Despite such phenomenal growth at an aggregate level, India may still not be a developed nation by then. Pollution, climate change and overpopulation may have rendered many of our top cities uninhabitable. Economic inequality and communal disharmony may have shattered the social equilibrium, making India intrinsically unsafe. A steady outward migration to countries with better living standards may have left us deprived of the best talent. And, just like in China, whose enormous economic size never succeeded in making it a country its citizens enjoyed living in, India too may have attained size but fallen short of what it takes to become a country that is developed, in the true sense of the term. Gross domestic product (GDP) is good, but it cannot paper over all cracks. We need to proceed with caution.
The numbers first. While India’s GDP may indeed have soared to the $18-20 trillion range by then, our per capita income may still be well short of the $22,000-25,000 range, widely considered a benchmark for developed nations. This follows from the current trend of growing inequality, only set to become more pronounced in the coming decades. The unemployment rate could consistently be in double digits by then. A recent Oxfam report says that the top 1 per cent of India’s population accounts for 40 per cent of the country’s wealth with the bottom half adding up to only 3 per cent. By 2047, this top layer could well own 60 per cent of the national wealth with the bottom half accounting for only 2 per cent. The gap gets wider, thus limiting recent gains on per capita income and pushing India at best to an upper middle income country status. That can be called improvement but would have fallen well short of our true potential.
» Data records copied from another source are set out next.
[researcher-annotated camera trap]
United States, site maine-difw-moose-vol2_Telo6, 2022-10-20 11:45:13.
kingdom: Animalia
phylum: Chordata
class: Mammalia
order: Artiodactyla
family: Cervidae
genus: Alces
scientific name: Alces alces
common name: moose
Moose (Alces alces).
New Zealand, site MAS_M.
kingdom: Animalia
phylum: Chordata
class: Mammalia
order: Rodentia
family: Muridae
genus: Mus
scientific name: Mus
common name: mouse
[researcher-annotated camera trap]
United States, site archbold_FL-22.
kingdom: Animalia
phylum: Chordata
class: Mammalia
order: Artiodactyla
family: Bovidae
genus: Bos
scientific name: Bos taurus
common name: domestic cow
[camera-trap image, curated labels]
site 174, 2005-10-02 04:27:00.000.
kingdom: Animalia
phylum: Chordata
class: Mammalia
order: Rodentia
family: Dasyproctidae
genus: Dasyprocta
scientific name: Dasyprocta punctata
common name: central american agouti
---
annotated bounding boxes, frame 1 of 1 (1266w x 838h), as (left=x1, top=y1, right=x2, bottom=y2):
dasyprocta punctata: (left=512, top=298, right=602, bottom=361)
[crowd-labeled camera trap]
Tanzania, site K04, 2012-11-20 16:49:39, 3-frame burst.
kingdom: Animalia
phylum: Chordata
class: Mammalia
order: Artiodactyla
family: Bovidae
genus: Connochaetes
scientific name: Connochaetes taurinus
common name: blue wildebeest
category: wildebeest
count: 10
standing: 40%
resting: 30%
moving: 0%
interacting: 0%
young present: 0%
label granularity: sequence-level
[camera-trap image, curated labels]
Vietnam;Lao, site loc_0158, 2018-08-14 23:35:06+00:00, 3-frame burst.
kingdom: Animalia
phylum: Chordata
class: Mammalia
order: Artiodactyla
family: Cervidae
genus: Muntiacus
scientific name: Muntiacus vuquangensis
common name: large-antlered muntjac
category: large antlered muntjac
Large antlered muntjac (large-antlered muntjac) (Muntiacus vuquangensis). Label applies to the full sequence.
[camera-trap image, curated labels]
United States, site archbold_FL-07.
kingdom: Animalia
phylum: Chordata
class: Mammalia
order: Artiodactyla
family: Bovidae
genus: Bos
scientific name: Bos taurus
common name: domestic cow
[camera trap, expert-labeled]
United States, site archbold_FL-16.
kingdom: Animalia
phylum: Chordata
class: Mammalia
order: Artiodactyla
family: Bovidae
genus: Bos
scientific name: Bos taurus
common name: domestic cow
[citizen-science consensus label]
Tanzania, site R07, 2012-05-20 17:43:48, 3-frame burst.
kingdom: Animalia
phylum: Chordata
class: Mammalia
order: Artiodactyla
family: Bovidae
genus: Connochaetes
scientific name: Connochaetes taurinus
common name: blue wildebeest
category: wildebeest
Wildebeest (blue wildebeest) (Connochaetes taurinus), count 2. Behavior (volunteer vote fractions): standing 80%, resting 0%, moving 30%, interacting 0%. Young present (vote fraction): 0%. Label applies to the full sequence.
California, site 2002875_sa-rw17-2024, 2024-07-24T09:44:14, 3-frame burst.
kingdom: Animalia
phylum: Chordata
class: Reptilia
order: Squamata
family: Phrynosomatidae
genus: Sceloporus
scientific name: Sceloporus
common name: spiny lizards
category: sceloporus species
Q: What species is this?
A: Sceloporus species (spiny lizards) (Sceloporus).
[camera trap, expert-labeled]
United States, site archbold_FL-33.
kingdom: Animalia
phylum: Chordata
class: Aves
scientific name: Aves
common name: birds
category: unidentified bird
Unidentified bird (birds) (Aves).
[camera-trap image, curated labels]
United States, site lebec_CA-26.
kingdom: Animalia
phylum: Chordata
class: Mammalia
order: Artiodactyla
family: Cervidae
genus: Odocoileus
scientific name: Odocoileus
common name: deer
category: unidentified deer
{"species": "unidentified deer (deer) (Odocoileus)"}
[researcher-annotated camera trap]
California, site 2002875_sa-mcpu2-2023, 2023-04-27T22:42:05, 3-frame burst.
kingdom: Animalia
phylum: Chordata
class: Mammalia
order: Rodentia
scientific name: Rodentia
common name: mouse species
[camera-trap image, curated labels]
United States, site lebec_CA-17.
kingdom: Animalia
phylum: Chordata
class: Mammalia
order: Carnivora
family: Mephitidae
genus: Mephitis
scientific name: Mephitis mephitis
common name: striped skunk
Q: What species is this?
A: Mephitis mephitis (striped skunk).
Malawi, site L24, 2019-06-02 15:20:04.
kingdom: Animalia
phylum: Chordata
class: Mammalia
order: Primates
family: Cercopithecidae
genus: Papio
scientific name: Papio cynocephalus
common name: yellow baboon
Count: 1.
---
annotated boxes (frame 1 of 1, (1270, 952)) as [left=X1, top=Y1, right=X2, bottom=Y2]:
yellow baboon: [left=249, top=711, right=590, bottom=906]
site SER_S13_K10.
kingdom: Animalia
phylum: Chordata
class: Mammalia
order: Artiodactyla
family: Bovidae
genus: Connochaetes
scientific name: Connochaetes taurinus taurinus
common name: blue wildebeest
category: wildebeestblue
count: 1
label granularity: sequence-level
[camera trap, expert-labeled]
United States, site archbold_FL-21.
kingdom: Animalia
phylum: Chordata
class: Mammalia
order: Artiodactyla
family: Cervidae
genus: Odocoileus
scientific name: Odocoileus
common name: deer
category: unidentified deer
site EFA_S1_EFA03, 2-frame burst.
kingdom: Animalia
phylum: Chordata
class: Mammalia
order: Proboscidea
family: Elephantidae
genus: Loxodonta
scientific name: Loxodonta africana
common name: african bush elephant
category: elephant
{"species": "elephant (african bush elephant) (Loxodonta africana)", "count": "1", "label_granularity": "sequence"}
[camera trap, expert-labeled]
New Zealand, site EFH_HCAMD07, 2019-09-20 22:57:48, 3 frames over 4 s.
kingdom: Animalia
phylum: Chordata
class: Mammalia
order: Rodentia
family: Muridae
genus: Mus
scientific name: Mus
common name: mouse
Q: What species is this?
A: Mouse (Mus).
This is a vital metric to keep an eye on. The more GDP growth outstrips per capita income growth, the more unstable our growth story becomes.
Economic disparity is not the only reason for social instability though. Indian minorities, notably Muslims, are feeling marginalised, harassed and left behind. In another 25 years, India may have taken even greater strides towards a majoritarian Hindu state and this could have major fallouts in terms of large-scale civil unrest. This may sound alarmist, but the wind is blowing in that direction.
The ongoing Joshimath crisis is a reminder of the huge ecological challenge that confronts India in the coming decades. Disasters in Shimla, Darjeeling, Manali will surely follow and it is not just our mountains that are at risk. By 2047, some of our main cities like Mumbai, Kolkata and Chennai may face rampant floods because of rising water levels. Severe droughts and heat waves may wreak havoc on lives and livelihoods every year.
Pollution may have rendered metros like Delhi utterly hazardous to live in, as choked infrastructure may have done to Bengaluru and Mumbai. As rural to urban migration gathers more momentum, our cities will struggle to cope and in a couple of decades the situation may have become totally unmanageable. Perhaps these signs are clear already, which may explain the steady exodus of skilled professionals from India to greener pastures. Last year, nearly 200,000 Indians migrated away, thousands of them millionaires. By 2047, we could be losing millions of skilled citizens each year to developed countries.
Finally, there is the matter of India’s place in the Human Development Index (HDI). For a country of our size and growing importance, to be stuck at a lowly 132 out of 191 countries on the HDI index is a matter of grave concern. With economic growth, our position would have improved from this abysmal ranking but it may not have lifted us to the league of the top 66 nations in this list which are considered developed. Till that happens, GDP numbers are quite meaningless. They may give us bragging rights, but not have made India a great country to live in.
India@100 will have many things to celebrate. All things said, it would still have been a remarkable journey for a relatively young nation. But the experience of China should teach us that size isn’t everything. Many smaller nations have blossomed into wonderful success stories without boasting of trillion-dollar economies. It’s the ‘internals’ which matter more, and it is on those that our policymakers would do well to keep an eye on as we move from 75 to 100.
It is only then that 1.6 billion Indians would rise together to applaud a truly great century.